On October 6, 2008 I wrote that an asset search / investigation focusing on Nazi-looted art could culminate in a Holocaust-related art restitution case. Holocaust-era art restitution cases are also going to be discussed at the “Holocaust Era Assets Conference“, which starts tomorrow. This conference is being held in the Czech Republic and Nobel Laureate Elie Wiesel will be one of its attending delegates.

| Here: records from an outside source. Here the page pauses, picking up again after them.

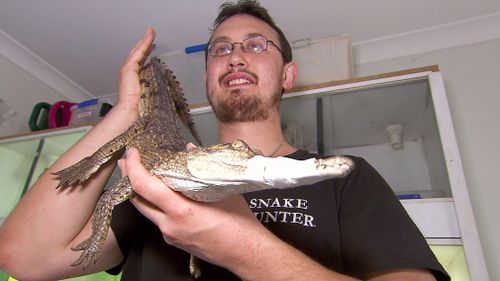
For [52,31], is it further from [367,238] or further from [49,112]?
[367,238]

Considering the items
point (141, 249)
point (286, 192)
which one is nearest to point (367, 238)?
point (286, 192)

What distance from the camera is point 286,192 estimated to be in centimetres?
108

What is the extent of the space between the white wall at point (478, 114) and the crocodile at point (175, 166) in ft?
6.00

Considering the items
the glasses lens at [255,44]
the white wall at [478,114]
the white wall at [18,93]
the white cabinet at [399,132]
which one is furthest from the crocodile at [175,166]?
the white wall at [18,93]

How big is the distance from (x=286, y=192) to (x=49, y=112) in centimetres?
257

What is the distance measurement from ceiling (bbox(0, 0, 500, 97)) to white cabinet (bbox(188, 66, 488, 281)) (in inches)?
29.0

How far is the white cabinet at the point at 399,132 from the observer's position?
158 centimetres

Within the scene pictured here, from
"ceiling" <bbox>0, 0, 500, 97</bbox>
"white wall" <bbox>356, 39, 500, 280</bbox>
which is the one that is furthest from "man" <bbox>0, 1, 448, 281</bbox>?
"white wall" <bbox>356, 39, 500, 280</bbox>

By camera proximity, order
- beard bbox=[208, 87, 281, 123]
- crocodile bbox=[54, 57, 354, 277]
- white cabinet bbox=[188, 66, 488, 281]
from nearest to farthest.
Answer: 1. crocodile bbox=[54, 57, 354, 277]
2. beard bbox=[208, 87, 281, 123]
3. white cabinet bbox=[188, 66, 488, 281]

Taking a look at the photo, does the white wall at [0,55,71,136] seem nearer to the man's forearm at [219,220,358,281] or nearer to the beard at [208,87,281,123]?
the beard at [208,87,281,123]

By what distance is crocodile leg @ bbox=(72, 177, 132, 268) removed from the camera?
95 centimetres

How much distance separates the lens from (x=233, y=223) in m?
0.77

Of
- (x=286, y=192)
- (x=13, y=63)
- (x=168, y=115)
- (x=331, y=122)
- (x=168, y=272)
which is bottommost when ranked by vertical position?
(x=168, y=272)

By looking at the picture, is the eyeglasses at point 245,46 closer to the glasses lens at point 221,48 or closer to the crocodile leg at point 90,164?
the glasses lens at point 221,48
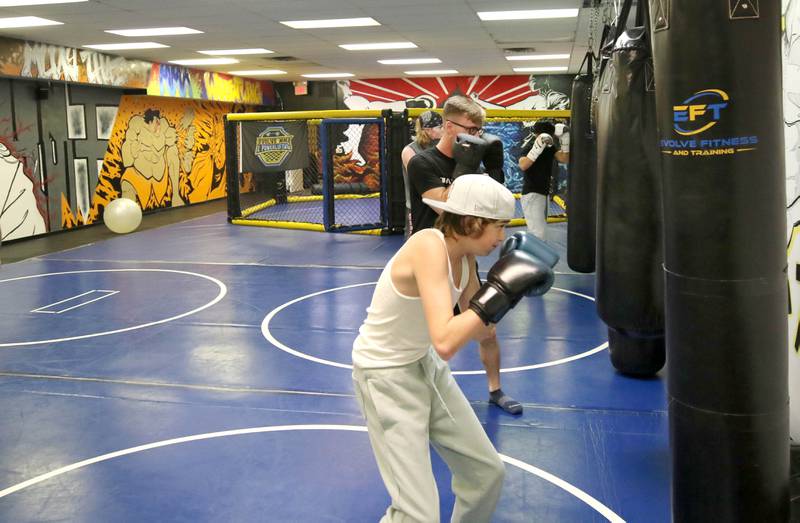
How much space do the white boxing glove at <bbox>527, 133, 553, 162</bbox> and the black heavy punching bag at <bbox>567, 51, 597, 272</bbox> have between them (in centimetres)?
165

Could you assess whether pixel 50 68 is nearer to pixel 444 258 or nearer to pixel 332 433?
pixel 332 433

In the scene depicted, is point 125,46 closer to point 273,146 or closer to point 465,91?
point 273,146

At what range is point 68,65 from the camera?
13.5m

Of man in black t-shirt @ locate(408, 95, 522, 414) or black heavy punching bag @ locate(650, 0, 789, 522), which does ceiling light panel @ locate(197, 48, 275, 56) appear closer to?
man in black t-shirt @ locate(408, 95, 522, 414)

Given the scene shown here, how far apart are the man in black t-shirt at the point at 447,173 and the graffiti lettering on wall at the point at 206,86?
13.3m

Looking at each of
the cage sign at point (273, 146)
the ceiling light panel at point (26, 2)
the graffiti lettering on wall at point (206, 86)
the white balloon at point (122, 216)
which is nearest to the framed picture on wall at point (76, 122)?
the graffiti lettering on wall at point (206, 86)

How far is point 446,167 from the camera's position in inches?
175

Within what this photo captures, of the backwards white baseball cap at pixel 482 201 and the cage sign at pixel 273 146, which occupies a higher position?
the cage sign at pixel 273 146

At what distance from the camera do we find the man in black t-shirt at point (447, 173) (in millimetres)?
4254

“US lawmakers press Poland, Lithuania, on Holocaust assets” additionally explains that twenty-five U.S. legislators, (some of whom are delegates of the conference), have just executed letters in favor of restituting property stolen by the Nazis. In New York meanwhile, the Museum of Modern Art recently moved to dismiss the Holocaust-era art restitution case of Grosz v. The Museum of Modern Art.
As I mentioned in “Laundering Holocaust-Era Loot?“, Grosz is about three paintings possessed by The Museum of Modern Art since the 1940’s and 1950’s. The plaintiffs’ amended complaint in Grosz, alleges that the three paintings had been stolen from expressionist and Dadist painter George Grosz, due to Nazi persecution.
Also according to plaintiffs’ amended complaint: “the greatest art looting in history occurred during the reign of the National Socialists (‘Nazis’) in Germany (1933-1945)”. (Amended Complaint, at p. 2 ¶4). Some of this Nazi-looted art is in fact, pictured below. It had been hidden at a church in Ellingen, Germany and was discovered in 1945 by troops of the U.S. Third Army.